NEW ORLEANS, La. (WVUE) - On a brilliant January day in 2004, Kathleen Babineaux Blanco took the oath as Louisiana’s 54th governor and became the first woman ever to lead the state of Louisiana.
In her first address as governor before the legislature, the mother of six, former teacher, lieutenant governor and public service commissioner looked for cooperation, asking lawmakers to put partisanship aside.
“I respect our differences,” Blanco said. “Today I offer my pledge to work with you to do everything in my power to move Louisiana forward.”

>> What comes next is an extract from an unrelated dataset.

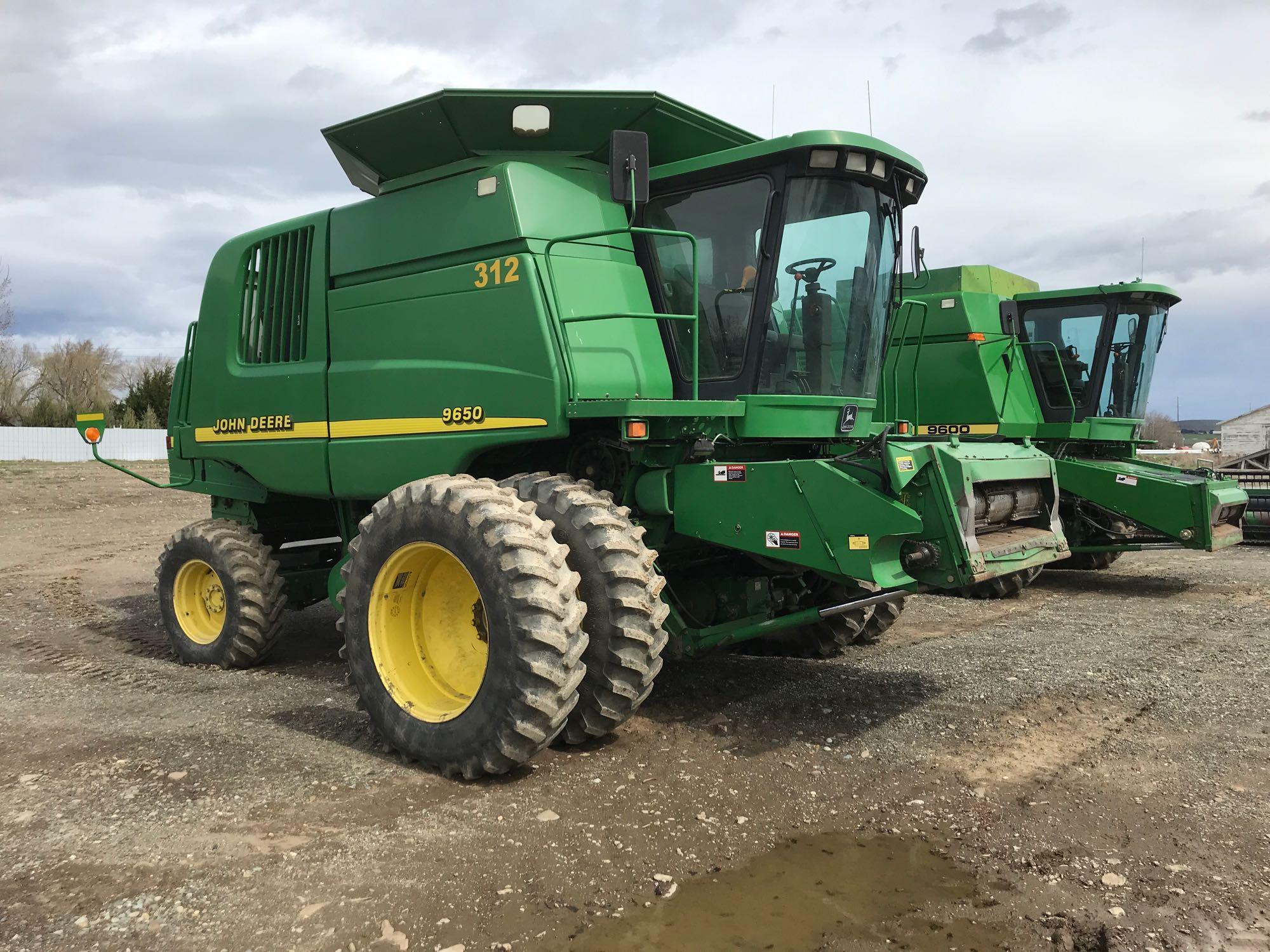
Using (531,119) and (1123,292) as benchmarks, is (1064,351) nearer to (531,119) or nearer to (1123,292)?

But, a year and a half later, mother nature derailed her goals for the state when Hurricane Katrina slammed into the Gulf Coast on Aug. 25, 2005.

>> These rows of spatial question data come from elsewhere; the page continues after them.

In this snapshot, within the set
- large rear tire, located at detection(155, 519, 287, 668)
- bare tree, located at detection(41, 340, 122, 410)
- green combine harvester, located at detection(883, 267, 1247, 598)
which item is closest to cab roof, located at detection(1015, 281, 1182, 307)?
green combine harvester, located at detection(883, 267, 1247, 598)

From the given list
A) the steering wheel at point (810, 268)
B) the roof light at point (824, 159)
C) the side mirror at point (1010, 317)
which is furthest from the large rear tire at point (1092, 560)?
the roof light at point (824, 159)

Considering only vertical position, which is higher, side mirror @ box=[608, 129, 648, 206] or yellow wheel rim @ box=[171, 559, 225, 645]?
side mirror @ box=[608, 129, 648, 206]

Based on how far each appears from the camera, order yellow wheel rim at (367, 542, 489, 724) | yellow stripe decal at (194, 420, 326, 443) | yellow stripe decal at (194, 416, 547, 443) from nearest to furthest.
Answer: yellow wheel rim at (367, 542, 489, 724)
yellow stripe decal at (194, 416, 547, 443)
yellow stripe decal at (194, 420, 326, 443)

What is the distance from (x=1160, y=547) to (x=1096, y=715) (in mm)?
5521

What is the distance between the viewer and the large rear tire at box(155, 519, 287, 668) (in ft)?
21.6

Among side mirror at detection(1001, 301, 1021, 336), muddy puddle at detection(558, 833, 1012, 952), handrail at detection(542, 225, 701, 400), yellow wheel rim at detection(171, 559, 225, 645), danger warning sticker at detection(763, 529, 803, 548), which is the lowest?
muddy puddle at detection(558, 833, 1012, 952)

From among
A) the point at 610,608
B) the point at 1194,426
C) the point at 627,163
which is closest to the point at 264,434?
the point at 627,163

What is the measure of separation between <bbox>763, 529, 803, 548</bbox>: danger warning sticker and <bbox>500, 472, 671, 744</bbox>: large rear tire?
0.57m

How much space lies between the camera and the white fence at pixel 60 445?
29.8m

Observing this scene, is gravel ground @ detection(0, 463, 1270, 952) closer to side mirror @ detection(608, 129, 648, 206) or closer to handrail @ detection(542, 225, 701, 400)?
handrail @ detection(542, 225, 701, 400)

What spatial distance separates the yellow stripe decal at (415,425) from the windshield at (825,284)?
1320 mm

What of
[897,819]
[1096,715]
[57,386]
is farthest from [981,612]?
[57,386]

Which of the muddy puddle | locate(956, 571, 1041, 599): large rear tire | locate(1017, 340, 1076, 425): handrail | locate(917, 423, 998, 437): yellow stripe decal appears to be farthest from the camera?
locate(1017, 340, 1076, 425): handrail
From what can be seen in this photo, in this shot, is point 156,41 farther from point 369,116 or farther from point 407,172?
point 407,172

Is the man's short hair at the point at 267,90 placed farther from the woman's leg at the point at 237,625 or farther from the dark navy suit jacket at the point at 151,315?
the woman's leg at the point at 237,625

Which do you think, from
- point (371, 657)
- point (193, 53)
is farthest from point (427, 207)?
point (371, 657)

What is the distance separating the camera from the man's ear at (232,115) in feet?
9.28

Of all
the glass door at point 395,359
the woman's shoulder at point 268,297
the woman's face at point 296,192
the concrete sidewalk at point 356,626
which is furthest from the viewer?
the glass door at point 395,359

The New Orleans metro area was devastated. The levees broke, thousands died and water destroyed hundreds of thousands of homes, testing the governor’s leadership.
Blanco oversaw the evacuation of 93 percent of the New Orleans area, and a rescue effort of more than 60,000 people. Both she and mayor Ray Nagin were criticized by other leaders for not ordering evacuations sooner and for not asking federal troops until Aug. 31, days after the storm’s impact.
“The destruction is almost beyond comprehension,” Blanco told legislatures in an address on Sept. 15, 2005, admitting failures at the state, federal and local levels.
“At the state level we need to take a careful look at what went wrong and ensure it never happens again,” she said. “The buck stops here, and I take full responsibility.”
Less than two weeks after that speech, Hurricane Rita struck the Texas-Louisiana border on Sept. 25, leaving more devastation in her wake.
To make it though, Blanco leaned on faith that stretched back to her childhood and back to the town of New Iberia, where she was raised.
Born on Dec. 15, 1942, she was the first of Louis and Lucille Babineaux’s seven children. Her mother and siblings spoke to FOX 8 in 2004, before her inauguration.
“Kathleen was always a sensitive child, the eldest,” Lucille Babineaux said. “She watched over the rest of them.”
Louis Babineaux cleaned and sold carpets and was later elected assessor for Iberia Parish. Blanco would follow in his political footsteps. Her brother, Kenneth Babineaux, said Blanco was undeniably smart and focused, ever since she was a child.
“She was constantly reading,” he recalled. "I remember mama would get on her case for bringing books to the dinner table.
Blanco graduated from Mt. Carmel Academy in New Iberia in 1960, got a degree in education from University of Southern Louisiana and married Raymond Blanco in 1964. The couple raised six children together, before Blanco became a state representative and never looked back.
But, the scars and fingerprinting of two unprecedented storms were hard to get past and on March 20, 2007, Blanco announced she would not seek re-election.
A decade later, in December 2017, Blanco faced a storm of a different kind.
In a letter to the citizens of Louisiana, Blanco announced cancer had spread to her liver, six years after she was diagnosed with ocular melanoma. It was a battle she could not win.
Blanco will be remembered for so many firsts, so many years of service and so many accomplishments despite tragedy. She was able to raise above life’s storms, and refused to let them define her.
Kathleen Blanco died Sunday afternoon (Aug. 18), surrounded by her husband Raymond, her children and other loved ones. She was 77 years old.